_Required action 1:_ Quote the review below word for word, starting at "Yet another example" and ending at "any Shakespearean tragedy.".
_Required action 2:_ List every real person named in the review below, along with the role the review gives each of them.

_Selected passage:_
=====

Yet another example of a classic story that, for a few generations at least, Disney afforded a cutesy 90s makeover and made its own (and with fantastic results in this case at least). However, there’s nothing cute or charming about this version of Victor Hugo’s original story Notre Dame de Paris – directed by Robert Chevara and based on the musical adaptation by Lionel Bart – except perhaps the fantastically beautiful voice of Zoe George as Esmerelda. This reworking stays more faithful to its base text; and as such it’s smeared with sex, violence and a finale as bleak as any Shakespearean tragedy.

=====

_Material shown:_
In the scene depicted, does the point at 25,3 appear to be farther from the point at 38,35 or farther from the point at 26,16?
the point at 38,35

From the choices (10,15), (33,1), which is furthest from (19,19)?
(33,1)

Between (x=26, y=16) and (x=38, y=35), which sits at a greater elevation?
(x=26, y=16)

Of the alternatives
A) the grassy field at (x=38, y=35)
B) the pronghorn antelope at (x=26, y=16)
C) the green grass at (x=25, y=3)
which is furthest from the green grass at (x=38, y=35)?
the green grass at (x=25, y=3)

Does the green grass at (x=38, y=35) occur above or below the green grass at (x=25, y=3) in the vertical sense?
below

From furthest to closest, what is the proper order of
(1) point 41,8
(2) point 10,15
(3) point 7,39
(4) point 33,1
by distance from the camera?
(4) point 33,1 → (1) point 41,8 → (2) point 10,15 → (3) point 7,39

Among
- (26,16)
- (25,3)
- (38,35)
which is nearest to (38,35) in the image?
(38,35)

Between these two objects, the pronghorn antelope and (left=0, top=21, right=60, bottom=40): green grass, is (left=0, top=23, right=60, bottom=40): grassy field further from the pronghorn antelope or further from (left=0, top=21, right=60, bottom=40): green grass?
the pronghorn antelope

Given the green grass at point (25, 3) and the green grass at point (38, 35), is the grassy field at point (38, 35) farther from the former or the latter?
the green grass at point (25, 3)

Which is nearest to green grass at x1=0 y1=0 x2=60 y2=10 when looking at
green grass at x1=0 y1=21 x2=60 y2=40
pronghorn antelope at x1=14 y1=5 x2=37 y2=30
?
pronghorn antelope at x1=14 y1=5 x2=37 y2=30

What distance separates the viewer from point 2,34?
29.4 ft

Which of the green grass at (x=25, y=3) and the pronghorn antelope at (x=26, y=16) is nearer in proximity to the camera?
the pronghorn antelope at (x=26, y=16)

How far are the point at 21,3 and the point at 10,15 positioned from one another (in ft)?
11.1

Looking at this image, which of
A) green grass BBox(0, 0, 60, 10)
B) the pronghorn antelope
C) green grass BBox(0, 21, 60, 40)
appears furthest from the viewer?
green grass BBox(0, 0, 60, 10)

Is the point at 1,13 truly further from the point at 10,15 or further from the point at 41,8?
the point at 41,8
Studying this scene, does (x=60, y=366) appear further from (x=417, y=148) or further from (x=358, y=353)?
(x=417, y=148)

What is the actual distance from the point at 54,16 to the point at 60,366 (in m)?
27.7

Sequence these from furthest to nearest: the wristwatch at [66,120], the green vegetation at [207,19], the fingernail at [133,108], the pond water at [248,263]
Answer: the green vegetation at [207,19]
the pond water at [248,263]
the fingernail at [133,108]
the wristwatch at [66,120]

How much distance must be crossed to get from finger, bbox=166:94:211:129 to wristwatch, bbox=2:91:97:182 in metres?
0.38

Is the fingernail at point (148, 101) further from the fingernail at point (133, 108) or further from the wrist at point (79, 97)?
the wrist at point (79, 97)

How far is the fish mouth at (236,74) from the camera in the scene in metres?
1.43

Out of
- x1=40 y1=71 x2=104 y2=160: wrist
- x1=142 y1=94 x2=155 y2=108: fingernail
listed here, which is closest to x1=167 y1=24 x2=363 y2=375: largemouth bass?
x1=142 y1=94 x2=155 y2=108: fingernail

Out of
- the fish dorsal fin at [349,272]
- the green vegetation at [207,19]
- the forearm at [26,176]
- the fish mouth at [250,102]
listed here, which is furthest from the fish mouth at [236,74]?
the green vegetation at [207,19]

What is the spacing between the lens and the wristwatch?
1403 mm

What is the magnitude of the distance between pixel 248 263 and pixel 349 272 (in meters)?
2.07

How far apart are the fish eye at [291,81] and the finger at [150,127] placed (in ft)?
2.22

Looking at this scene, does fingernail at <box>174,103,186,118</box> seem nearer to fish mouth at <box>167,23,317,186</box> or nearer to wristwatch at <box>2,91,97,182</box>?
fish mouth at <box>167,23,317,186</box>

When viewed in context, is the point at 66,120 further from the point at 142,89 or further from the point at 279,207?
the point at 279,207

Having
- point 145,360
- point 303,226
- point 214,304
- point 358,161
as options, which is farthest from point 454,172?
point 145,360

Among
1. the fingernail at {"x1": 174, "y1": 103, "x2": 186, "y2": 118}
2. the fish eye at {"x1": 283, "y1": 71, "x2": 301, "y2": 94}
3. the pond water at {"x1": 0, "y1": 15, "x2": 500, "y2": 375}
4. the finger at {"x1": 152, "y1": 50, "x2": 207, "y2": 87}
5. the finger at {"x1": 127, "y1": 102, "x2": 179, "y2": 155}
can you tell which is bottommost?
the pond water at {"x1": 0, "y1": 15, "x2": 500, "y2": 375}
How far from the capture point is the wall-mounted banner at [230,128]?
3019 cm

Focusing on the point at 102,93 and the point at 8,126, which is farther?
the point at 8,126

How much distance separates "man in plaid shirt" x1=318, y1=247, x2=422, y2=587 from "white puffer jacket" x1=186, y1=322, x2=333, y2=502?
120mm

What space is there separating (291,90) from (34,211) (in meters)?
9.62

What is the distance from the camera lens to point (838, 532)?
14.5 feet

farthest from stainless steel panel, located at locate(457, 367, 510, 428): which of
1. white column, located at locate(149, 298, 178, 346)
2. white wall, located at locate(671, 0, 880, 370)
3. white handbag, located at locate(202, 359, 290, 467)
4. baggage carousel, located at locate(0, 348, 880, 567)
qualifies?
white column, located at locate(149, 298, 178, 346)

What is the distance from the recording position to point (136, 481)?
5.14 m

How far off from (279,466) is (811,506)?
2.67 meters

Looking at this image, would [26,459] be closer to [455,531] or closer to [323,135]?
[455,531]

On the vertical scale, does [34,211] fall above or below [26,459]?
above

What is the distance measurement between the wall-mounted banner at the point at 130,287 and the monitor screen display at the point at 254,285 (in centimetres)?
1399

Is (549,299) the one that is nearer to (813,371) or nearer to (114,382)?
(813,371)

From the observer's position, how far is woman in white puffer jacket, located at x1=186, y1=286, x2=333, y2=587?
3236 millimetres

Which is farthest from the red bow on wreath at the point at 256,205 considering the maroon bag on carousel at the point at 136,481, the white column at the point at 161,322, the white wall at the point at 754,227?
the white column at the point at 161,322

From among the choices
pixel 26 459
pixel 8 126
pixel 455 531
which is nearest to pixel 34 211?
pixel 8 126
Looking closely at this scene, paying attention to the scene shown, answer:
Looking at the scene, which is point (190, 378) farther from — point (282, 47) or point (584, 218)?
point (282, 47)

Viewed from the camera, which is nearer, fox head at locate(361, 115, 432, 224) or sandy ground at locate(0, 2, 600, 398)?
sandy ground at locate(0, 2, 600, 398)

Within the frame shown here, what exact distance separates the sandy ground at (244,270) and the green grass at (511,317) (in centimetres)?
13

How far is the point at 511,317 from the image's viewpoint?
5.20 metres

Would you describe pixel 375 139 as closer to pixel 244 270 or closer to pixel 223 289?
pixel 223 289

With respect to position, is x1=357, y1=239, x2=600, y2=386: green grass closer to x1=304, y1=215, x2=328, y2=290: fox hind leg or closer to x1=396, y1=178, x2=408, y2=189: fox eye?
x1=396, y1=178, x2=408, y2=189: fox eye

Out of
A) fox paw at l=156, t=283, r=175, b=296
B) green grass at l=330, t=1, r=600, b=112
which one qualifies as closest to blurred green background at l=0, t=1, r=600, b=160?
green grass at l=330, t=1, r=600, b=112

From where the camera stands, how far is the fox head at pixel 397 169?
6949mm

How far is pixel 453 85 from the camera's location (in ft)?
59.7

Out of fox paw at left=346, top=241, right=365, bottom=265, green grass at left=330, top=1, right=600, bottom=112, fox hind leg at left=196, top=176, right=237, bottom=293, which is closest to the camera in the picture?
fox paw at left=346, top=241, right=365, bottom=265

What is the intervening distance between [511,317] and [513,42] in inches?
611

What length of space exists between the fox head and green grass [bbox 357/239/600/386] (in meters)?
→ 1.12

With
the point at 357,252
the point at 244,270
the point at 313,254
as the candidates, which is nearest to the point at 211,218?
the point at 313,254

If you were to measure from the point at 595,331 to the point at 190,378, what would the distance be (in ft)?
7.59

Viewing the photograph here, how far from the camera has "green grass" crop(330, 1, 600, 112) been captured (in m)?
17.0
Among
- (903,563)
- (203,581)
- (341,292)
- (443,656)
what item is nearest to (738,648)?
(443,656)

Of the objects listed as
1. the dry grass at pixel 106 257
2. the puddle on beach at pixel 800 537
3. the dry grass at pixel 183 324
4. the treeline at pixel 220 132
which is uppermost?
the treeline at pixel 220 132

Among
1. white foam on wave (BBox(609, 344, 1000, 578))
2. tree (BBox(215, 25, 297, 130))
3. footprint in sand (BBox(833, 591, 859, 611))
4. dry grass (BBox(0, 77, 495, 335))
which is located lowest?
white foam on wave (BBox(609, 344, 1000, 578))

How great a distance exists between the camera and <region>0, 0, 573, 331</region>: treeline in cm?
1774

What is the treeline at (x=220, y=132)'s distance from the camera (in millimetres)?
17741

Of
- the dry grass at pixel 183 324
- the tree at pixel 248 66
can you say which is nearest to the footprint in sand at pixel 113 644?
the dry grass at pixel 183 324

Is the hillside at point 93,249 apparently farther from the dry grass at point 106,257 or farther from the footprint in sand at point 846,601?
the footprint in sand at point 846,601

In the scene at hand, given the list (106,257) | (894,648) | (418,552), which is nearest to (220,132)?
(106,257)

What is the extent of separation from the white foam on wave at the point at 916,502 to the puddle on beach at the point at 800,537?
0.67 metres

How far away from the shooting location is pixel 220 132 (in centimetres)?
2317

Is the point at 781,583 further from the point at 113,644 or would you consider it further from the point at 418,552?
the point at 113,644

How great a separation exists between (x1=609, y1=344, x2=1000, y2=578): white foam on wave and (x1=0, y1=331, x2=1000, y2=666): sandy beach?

=====

_Exercise answer 1:_
Yet another example of a classic story that, for a few generations at least, Disney afforded a cutesy 90s makeover and made its own (and with fantastic results in this case at least). However, there’s nothing cute or charming about this version of Victor Hugo’s original story Notre Dame de Paris – directed by Robert Chevara and based on the musical adaptation by Lionel Bart – except perhaps the fantastically beautiful voice of Zoe George as Esmerelda. This reworking stays more faithful to its base text; and as such it’s smeared with sex, violence and a finale as bleak as any Shakespearean tragedy.

_Exercise answer 2:_
- Victor Hugo: author of the original story, Notre Dame de Paris
- Robert Chevara: director of this version
- Lionel Bart: author of the musical adaptation it is based on
- Zoe George: plays Esmerelda